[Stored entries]
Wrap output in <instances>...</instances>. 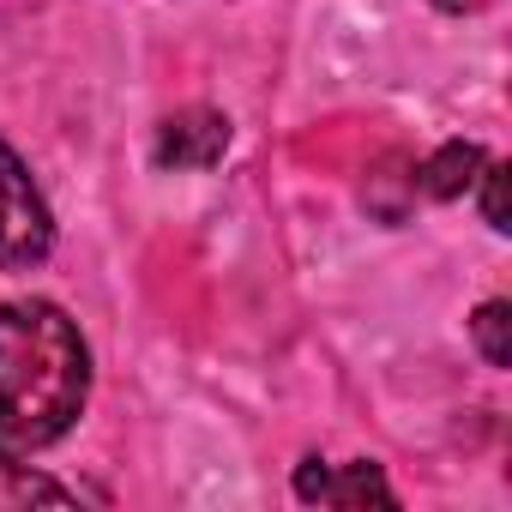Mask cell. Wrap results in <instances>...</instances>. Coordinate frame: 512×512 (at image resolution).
Instances as JSON below:
<instances>
[{
    "mask_svg": "<svg viewBox=\"0 0 512 512\" xmlns=\"http://www.w3.org/2000/svg\"><path fill=\"white\" fill-rule=\"evenodd\" d=\"M91 392V356L79 326L55 302L0 308V470L55 446Z\"/></svg>",
    "mask_w": 512,
    "mask_h": 512,
    "instance_id": "cell-1",
    "label": "cell"
},
{
    "mask_svg": "<svg viewBox=\"0 0 512 512\" xmlns=\"http://www.w3.org/2000/svg\"><path fill=\"white\" fill-rule=\"evenodd\" d=\"M55 247V217L49 199L37 193L31 169L19 163V151L0 139V266L7 272H37Z\"/></svg>",
    "mask_w": 512,
    "mask_h": 512,
    "instance_id": "cell-2",
    "label": "cell"
},
{
    "mask_svg": "<svg viewBox=\"0 0 512 512\" xmlns=\"http://www.w3.org/2000/svg\"><path fill=\"white\" fill-rule=\"evenodd\" d=\"M223 145H229V121L217 109H181L157 127L151 157H157V169H211L223 157Z\"/></svg>",
    "mask_w": 512,
    "mask_h": 512,
    "instance_id": "cell-3",
    "label": "cell"
},
{
    "mask_svg": "<svg viewBox=\"0 0 512 512\" xmlns=\"http://www.w3.org/2000/svg\"><path fill=\"white\" fill-rule=\"evenodd\" d=\"M296 494L302 500H320V506H398V494L386 488V476L374 464H320L308 458L296 470Z\"/></svg>",
    "mask_w": 512,
    "mask_h": 512,
    "instance_id": "cell-4",
    "label": "cell"
},
{
    "mask_svg": "<svg viewBox=\"0 0 512 512\" xmlns=\"http://www.w3.org/2000/svg\"><path fill=\"white\" fill-rule=\"evenodd\" d=\"M482 145H470V139H452V145H440L422 169H416V193H428V199H458V193H470L476 187V175H482Z\"/></svg>",
    "mask_w": 512,
    "mask_h": 512,
    "instance_id": "cell-5",
    "label": "cell"
},
{
    "mask_svg": "<svg viewBox=\"0 0 512 512\" xmlns=\"http://www.w3.org/2000/svg\"><path fill=\"white\" fill-rule=\"evenodd\" d=\"M470 338H476L488 368H506L512 362V308L506 302H482L476 320H470Z\"/></svg>",
    "mask_w": 512,
    "mask_h": 512,
    "instance_id": "cell-6",
    "label": "cell"
},
{
    "mask_svg": "<svg viewBox=\"0 0 512 512\" xmlns=\"http://www.w3.org/2000/svg\"><path fill=\"white\" fill-rule=\"evenodd\" d=\"M482 217H488V229L494 235H506L512 223H506V163H482Z\"/></svg>",
    "mask_w": 512,
    "mask_h": 512,
    "instance_id": "cell-7",
    "label": "cell"
},
{
    "mask_svg": "<svg viewBox=\"0 0 512 512\" xmlns=\"http://www.w3.org/2000/svg\"><path fill=\"white\" fill-rule=\"evenodd\" d=\"M434 7H440V13H482L488 0H434Z\"/></svg>",
    "mask_w": 512,
    "mask_h": 512,
    "instance_id": "cell-8",
    "label": "cell"
}]
</instances>
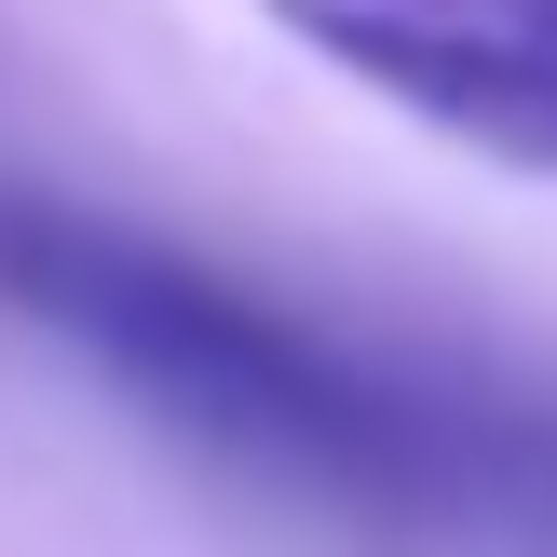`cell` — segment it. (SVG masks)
Returning a JSON list of instances; mask_svg holds the SVG:
<instances>
[{
    "mask_svg": "<svg viewBox=\"0 0 557 557\" xmlns=\"http://www.w3.org/2000/svg\"><path fill=\"white\" fill-rule=\"evenodd\" d=\"M0 299L96 381H123L163 435L218 449L286 504H326L354 531L557 544V408L422 381L150 218L0 177Z\"/></svg>",
    "mask_w": 557,
    "mask_h": 557,
    "instance_id": "cell-1",
    "label": "cell"
},
{
    "mask_svg": "<svg viewBox=\"0 0 557 557\" xmlns=\"http://www.w3.org/2000/svg\"><path fill=\"white\" fill-rule=\"evenodd\" d=\"M259 14L449 150L557 177V0H259Z\"/></svg>",
    "mask_w": 557,
    "mask_h": 557,
    "instance_id": "cell-2",
    "label": "cell"
}]
</instances>
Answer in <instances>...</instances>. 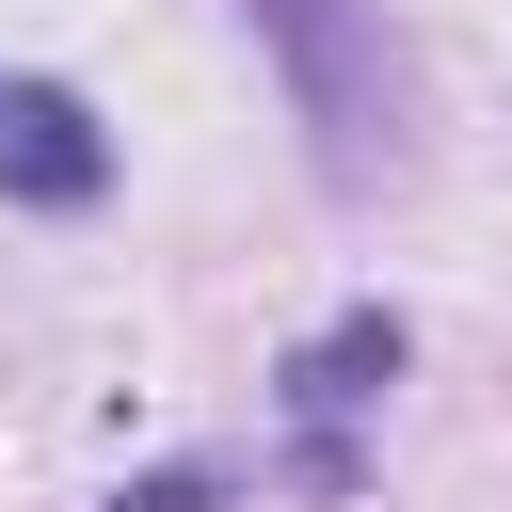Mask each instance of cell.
<instances>
[{"mask_svg": "<svg viewBox=\"0 0 512 512\" xmlns=\"http://www.w3.org/2000/svg\"><path fill=\"white\" fill-rule=\"evenodd\" d=\"M240 16H256L272 64H288V112H304V144H320V192H384V176H400V112H416L384 0H240Z\"/></svg>", "mask_w": 512, "mask_h": 512, "instance_id": "6da1fadb", "label": "cell"}, {"mask_svg": "<svg viewBox=\"0 0 512 512\" xmlns=\"http://www.w3.org/2000/svg\"><path fill=\"white\" fill-rule=\"evenodd\" d=\"M272 384H288V432H304V448H288V480H304V496H352V480H368V464H352V416L400 384V320H384V304H352V320H320Z\"/></svg>", "mask_w": 512, "mask_h": 512, "instance_id": "7a4b0ae2", "label": "cell"}, {"mask_svg": "<svg viewBox=\"0 0 512 512\" xmlns=\"http://www.w3.org/2000/svg\"><path fill=\"white\" fill-rule=\"evenodd\" d=\"M0 192L16 208H96L112 192V128L64 80H32V64H0Z\"/></svg>", "mask_w": 512, "mask_h": 512, "instance_id": "3957f363", "label": "cell"}]
</instances>
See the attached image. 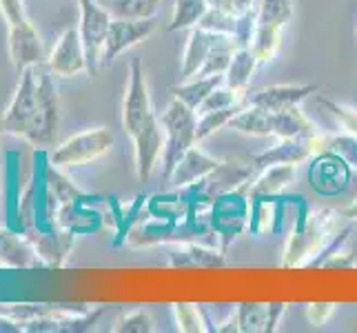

- STATED TASK -
Return each line of the stored entries that contains the string "JSON", treating uppercase and lowercase as distinct.

- OUTPUT BELOW -
Instances as JSON below:
Returning a JSON list of instances; mask_svg holds the SVG:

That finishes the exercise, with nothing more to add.